▶

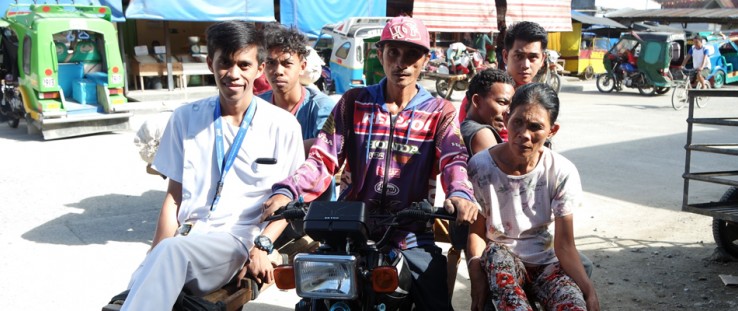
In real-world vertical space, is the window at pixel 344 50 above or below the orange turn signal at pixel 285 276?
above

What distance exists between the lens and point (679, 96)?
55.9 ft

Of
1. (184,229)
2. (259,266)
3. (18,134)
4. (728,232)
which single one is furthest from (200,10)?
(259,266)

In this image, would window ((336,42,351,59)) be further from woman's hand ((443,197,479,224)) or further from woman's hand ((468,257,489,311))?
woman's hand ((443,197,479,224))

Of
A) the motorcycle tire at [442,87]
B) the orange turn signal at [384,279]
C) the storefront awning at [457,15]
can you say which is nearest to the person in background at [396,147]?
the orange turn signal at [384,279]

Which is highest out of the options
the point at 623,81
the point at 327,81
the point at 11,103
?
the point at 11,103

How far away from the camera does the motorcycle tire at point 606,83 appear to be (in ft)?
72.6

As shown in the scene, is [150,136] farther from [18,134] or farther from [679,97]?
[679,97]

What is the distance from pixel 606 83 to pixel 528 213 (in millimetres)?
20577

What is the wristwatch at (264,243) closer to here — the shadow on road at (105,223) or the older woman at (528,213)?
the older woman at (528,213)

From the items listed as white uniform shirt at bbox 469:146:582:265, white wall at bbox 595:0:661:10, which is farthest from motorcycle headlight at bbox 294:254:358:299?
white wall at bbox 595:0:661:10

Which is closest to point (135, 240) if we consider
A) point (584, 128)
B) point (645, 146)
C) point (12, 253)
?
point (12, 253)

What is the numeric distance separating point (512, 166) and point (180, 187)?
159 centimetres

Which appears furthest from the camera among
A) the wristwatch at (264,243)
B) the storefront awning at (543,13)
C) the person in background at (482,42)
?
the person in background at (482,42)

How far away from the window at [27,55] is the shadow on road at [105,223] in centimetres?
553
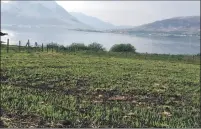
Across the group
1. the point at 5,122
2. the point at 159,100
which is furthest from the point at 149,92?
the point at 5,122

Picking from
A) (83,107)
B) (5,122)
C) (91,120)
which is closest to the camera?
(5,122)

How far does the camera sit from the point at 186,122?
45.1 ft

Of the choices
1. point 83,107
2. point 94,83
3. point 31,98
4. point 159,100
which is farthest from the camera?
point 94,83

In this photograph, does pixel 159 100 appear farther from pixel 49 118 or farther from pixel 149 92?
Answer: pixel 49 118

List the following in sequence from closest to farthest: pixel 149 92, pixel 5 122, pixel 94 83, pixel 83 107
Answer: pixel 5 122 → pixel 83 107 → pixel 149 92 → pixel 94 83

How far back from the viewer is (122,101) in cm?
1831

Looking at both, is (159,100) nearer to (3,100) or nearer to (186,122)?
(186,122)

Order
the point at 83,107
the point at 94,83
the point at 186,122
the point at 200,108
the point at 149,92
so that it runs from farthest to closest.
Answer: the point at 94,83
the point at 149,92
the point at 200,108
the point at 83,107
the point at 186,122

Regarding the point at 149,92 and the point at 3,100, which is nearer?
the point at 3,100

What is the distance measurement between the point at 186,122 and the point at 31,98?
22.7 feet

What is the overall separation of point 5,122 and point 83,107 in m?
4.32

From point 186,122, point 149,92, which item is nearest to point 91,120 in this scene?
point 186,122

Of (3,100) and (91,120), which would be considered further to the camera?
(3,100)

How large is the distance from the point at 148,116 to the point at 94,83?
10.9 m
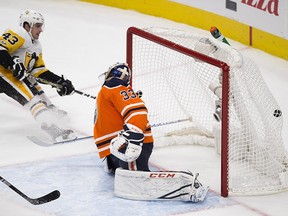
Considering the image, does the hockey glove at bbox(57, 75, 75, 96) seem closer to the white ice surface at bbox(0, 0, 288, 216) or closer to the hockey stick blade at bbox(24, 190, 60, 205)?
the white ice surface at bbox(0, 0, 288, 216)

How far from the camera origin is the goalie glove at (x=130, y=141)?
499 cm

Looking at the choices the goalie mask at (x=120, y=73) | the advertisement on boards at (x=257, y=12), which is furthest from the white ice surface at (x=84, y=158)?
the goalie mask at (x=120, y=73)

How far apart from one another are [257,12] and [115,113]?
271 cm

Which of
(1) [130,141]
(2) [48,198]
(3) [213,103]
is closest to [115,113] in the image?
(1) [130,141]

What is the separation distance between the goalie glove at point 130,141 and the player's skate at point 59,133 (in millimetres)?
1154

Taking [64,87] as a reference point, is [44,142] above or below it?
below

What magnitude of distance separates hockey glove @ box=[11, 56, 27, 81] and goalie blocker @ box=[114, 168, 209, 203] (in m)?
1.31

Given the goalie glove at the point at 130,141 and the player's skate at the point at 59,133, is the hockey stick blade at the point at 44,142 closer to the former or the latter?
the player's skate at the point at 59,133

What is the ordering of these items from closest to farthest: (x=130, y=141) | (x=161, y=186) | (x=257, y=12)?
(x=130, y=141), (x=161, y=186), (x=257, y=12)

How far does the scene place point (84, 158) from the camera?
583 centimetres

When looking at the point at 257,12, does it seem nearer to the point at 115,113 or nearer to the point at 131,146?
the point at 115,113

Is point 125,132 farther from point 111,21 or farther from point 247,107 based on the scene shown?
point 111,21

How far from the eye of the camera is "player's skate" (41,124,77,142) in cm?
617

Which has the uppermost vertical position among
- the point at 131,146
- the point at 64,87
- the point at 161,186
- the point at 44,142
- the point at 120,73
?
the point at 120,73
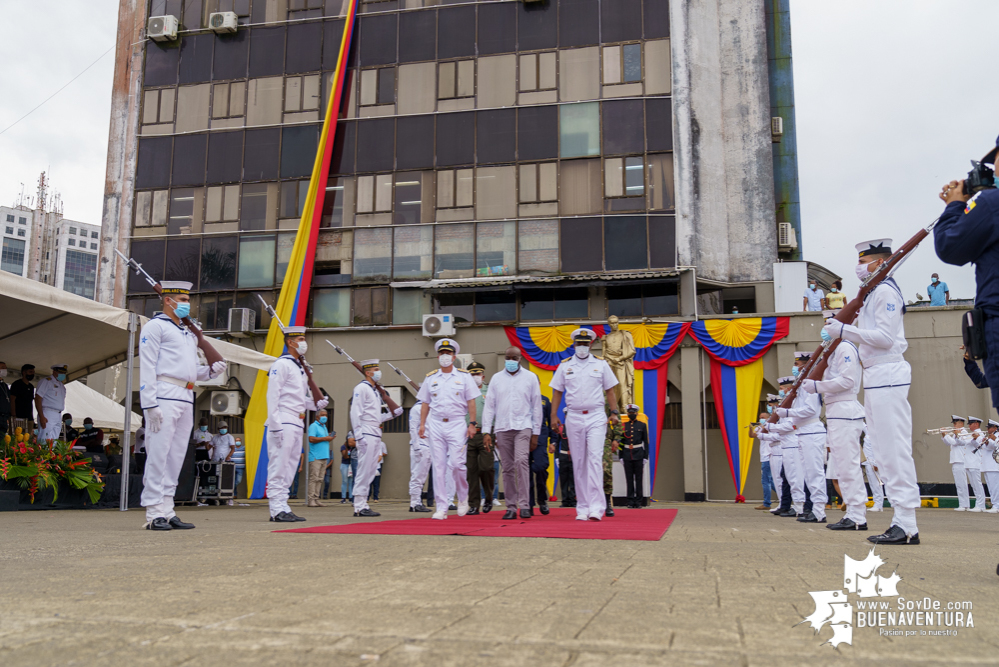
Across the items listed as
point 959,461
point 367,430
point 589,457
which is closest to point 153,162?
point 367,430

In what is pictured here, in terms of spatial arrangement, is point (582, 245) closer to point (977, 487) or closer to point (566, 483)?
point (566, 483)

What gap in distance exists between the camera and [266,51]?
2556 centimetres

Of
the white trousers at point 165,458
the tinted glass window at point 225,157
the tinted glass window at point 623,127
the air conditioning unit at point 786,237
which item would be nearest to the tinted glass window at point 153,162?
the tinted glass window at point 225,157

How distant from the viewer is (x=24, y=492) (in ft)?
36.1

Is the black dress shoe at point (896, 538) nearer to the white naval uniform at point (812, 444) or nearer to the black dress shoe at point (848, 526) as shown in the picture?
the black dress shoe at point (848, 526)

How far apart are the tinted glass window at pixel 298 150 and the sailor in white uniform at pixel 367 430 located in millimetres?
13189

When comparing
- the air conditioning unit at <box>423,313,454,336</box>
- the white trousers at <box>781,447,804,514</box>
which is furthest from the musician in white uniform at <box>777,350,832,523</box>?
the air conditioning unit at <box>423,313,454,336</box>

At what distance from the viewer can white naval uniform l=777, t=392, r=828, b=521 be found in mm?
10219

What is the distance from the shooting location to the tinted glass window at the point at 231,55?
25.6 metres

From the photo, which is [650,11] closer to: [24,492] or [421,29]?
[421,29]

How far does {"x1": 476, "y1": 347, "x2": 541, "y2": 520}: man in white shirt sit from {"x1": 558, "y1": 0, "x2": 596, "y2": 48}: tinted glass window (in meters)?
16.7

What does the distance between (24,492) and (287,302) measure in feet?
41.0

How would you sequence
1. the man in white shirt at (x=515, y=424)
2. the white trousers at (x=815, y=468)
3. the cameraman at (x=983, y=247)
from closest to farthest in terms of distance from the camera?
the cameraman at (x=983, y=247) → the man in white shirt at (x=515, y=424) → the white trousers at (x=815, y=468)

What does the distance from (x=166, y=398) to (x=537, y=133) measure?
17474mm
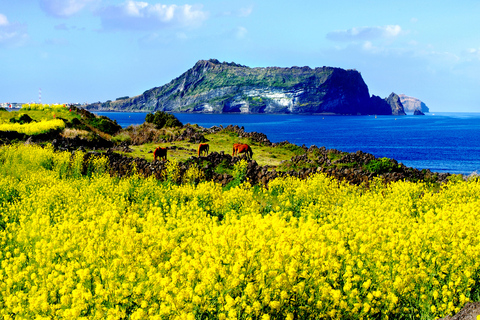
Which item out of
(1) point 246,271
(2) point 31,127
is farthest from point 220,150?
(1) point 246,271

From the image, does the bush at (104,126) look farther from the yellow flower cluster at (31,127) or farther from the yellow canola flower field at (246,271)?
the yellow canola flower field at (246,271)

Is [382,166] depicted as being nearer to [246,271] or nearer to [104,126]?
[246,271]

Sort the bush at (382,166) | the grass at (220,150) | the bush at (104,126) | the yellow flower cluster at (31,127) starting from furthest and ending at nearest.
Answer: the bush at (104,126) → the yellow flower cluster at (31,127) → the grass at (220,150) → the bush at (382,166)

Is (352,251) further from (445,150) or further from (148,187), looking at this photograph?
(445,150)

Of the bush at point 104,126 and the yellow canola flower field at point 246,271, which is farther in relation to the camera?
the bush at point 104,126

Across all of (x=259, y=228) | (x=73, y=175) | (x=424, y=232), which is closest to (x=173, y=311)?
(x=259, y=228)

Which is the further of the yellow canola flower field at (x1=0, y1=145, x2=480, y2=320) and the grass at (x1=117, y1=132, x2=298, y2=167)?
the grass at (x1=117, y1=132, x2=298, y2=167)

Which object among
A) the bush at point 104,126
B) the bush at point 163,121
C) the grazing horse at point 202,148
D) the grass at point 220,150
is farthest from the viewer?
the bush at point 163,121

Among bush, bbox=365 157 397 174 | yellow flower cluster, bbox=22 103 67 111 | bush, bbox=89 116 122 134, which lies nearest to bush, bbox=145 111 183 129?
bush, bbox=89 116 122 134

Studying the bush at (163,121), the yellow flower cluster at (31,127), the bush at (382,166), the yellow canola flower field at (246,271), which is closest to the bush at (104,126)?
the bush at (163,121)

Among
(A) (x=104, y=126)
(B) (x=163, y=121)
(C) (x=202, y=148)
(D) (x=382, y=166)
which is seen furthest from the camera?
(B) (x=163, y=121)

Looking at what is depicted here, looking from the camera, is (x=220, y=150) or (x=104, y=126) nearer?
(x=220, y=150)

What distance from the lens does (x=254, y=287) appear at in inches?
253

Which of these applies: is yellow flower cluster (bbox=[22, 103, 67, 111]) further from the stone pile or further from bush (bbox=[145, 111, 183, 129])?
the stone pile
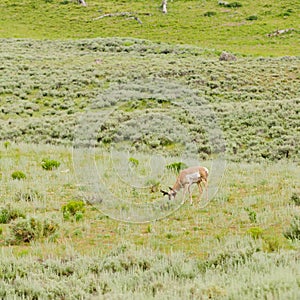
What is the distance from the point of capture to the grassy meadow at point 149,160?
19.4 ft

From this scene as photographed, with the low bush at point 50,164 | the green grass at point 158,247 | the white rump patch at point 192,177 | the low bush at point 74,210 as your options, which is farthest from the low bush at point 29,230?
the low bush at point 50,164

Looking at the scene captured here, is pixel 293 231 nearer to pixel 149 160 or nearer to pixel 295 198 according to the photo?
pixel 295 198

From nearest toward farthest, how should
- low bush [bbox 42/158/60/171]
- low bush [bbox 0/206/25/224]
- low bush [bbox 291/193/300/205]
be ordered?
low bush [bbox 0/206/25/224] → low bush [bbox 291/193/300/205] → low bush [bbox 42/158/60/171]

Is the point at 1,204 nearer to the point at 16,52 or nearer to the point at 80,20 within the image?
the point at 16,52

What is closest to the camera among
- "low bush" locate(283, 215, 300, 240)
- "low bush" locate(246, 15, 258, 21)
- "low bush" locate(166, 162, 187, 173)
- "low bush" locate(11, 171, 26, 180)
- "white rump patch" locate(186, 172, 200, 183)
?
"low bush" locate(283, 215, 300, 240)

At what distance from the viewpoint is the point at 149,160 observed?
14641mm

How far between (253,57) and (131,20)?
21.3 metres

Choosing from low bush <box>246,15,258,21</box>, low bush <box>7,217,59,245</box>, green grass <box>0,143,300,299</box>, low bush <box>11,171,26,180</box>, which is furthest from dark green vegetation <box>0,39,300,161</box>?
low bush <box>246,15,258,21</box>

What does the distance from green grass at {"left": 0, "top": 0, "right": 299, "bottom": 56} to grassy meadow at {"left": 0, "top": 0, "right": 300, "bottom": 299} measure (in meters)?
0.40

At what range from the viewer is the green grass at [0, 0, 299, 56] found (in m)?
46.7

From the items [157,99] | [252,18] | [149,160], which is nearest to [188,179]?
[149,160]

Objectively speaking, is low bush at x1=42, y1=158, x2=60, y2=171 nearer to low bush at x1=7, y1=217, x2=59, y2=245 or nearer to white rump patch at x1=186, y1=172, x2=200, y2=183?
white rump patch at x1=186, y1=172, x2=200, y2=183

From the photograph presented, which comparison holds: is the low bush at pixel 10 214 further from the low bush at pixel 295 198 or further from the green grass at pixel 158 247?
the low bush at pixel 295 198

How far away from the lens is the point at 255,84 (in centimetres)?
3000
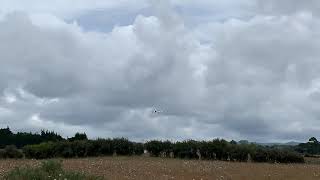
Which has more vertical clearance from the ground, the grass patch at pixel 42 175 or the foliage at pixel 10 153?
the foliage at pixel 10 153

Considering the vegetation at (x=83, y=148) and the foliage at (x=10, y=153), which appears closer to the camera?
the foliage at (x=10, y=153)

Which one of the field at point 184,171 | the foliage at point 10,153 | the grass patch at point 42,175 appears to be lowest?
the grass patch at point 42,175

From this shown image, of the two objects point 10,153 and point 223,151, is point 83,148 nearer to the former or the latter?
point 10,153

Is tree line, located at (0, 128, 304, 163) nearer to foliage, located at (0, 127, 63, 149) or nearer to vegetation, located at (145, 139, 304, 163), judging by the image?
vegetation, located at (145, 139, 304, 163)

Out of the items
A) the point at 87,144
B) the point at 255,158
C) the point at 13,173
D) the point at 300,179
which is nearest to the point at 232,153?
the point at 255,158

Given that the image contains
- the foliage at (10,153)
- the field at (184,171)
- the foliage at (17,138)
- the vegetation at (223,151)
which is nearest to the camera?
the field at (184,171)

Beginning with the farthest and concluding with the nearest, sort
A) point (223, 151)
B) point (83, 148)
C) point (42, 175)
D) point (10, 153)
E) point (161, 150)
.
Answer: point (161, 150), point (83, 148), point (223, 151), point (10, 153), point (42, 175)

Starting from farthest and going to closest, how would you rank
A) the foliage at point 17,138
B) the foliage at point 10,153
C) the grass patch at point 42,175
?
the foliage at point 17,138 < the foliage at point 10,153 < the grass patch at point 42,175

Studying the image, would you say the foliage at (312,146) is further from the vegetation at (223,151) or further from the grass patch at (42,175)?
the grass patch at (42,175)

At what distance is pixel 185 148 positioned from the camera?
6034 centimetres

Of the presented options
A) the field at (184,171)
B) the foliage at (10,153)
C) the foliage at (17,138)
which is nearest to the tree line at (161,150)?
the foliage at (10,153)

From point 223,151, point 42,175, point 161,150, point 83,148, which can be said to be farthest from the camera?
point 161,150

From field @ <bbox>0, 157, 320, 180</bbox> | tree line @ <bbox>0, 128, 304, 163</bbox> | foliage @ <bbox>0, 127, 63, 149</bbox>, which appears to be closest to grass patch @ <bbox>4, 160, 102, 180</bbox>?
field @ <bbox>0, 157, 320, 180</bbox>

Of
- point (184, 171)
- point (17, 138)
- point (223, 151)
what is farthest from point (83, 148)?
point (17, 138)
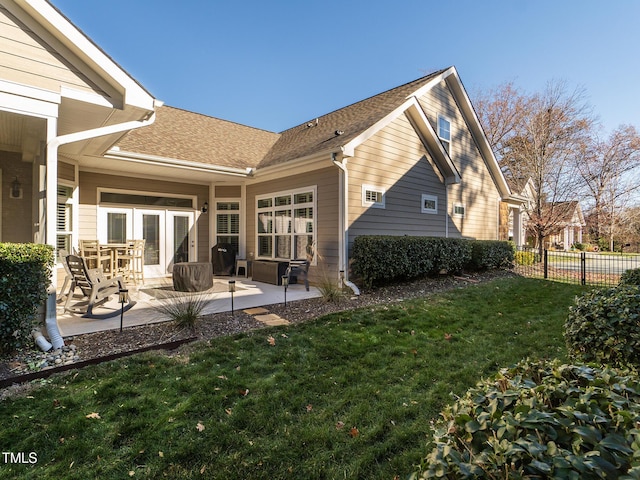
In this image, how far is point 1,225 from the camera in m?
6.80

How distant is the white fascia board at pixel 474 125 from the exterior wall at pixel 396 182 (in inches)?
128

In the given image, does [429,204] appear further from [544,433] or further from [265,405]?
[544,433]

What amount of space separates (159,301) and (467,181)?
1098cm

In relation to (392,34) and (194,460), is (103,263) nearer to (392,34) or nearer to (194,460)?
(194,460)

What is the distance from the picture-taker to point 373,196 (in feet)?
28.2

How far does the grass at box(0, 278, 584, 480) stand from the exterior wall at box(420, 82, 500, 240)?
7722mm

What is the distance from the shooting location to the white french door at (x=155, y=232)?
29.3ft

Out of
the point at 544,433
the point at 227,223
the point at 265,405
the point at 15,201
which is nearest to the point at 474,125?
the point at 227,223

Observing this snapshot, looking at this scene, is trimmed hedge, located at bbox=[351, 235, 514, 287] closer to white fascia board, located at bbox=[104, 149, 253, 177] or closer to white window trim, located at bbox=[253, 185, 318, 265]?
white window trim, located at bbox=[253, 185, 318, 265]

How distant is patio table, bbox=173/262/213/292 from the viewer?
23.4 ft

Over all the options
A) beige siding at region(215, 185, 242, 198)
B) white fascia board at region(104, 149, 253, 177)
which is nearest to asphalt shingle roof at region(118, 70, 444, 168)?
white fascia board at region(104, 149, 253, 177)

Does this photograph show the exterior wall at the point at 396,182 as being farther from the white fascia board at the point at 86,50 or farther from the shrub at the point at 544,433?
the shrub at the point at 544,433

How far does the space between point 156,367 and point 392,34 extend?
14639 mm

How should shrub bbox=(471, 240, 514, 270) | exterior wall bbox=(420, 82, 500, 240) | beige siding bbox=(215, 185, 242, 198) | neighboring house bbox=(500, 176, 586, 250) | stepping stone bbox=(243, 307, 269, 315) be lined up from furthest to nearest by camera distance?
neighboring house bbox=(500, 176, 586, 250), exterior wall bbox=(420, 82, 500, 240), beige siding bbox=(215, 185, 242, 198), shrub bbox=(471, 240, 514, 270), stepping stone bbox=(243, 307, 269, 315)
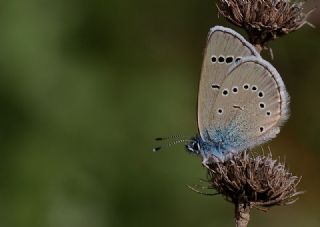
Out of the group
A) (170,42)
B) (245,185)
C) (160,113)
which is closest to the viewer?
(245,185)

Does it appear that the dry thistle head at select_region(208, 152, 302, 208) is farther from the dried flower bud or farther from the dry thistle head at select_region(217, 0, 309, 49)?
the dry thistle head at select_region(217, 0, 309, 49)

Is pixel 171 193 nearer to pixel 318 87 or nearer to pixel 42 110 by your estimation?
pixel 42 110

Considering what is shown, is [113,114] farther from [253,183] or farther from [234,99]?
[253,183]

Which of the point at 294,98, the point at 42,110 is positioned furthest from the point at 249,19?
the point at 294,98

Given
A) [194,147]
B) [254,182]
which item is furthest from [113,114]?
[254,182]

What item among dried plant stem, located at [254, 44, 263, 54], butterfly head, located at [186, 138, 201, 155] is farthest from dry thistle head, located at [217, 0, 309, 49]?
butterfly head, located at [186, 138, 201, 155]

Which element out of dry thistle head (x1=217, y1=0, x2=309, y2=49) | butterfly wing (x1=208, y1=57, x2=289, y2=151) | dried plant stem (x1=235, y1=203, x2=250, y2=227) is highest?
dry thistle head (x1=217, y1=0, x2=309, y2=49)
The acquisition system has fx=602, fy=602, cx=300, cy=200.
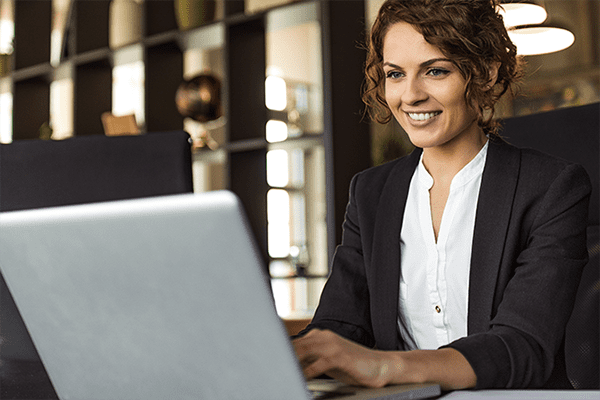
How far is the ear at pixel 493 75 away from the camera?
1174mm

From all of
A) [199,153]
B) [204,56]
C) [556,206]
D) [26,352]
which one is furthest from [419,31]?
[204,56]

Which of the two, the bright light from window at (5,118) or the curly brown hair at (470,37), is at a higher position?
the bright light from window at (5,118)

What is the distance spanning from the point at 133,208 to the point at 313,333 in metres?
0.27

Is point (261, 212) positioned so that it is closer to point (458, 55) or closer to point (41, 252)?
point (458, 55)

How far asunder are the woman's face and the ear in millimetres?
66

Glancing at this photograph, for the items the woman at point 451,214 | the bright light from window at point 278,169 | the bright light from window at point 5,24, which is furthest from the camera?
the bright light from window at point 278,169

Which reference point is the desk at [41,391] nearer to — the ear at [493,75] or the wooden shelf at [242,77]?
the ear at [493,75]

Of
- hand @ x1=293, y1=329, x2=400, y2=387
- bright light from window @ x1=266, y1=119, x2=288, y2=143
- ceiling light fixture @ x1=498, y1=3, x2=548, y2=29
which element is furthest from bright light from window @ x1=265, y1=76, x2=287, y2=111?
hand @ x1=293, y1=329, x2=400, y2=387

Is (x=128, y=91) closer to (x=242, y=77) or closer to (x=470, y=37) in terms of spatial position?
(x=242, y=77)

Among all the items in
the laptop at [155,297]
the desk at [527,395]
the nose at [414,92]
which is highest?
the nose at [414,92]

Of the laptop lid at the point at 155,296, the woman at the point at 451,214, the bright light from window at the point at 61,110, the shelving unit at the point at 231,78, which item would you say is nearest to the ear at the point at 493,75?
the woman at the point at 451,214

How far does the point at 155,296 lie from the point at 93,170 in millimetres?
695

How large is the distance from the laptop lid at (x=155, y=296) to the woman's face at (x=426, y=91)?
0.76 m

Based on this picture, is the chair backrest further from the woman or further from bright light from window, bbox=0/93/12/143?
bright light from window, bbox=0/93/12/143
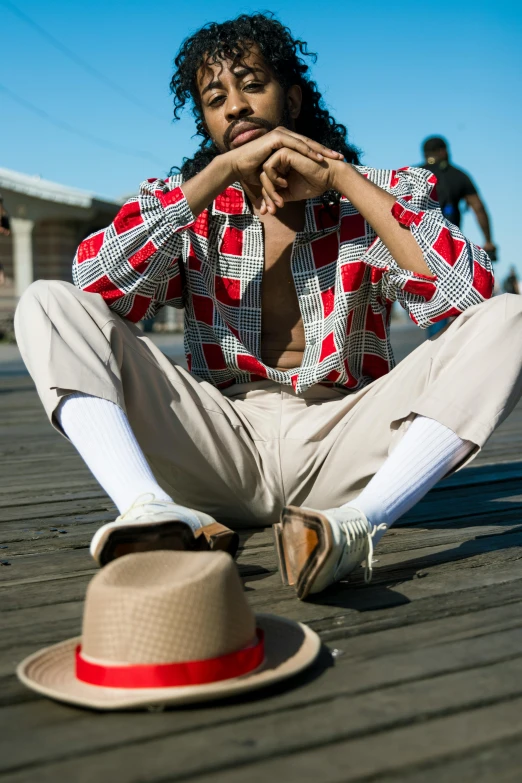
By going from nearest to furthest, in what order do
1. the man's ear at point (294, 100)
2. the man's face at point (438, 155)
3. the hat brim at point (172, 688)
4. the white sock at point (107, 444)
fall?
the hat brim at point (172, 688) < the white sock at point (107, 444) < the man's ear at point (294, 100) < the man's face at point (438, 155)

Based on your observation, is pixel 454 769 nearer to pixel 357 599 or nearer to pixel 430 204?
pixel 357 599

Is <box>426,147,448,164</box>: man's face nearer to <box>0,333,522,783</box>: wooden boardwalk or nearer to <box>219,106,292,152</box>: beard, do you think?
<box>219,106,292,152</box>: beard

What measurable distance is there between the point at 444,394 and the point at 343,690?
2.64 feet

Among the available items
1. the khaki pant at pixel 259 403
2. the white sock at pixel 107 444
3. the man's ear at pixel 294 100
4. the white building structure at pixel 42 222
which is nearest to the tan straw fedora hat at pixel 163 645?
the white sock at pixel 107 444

◀

**STATED EXERCISE**
Can you turn the lines starting with the one that contains "What measurable distance" and going on through the end of the records into a JSON list of strings, one string per line, with blank lines left out?

**ANSWER TO THE PROBLEM**
[
  "What measurable distance is there between the point at 444,394 and the point at 343,690?",
  "2.64 feet",
  "Among the available items",
  "1. the khaki pant at pixel 259 403",
  "2. the white sock at pixel 107 444",
  "3. the man's ear at pixel 294 100",
  "4. the white building structure at pixel 42 222",
  "which is nearest to the tan straw fedora hat at pixel 163 645?",
  "the white sock at pixel 107 444"
]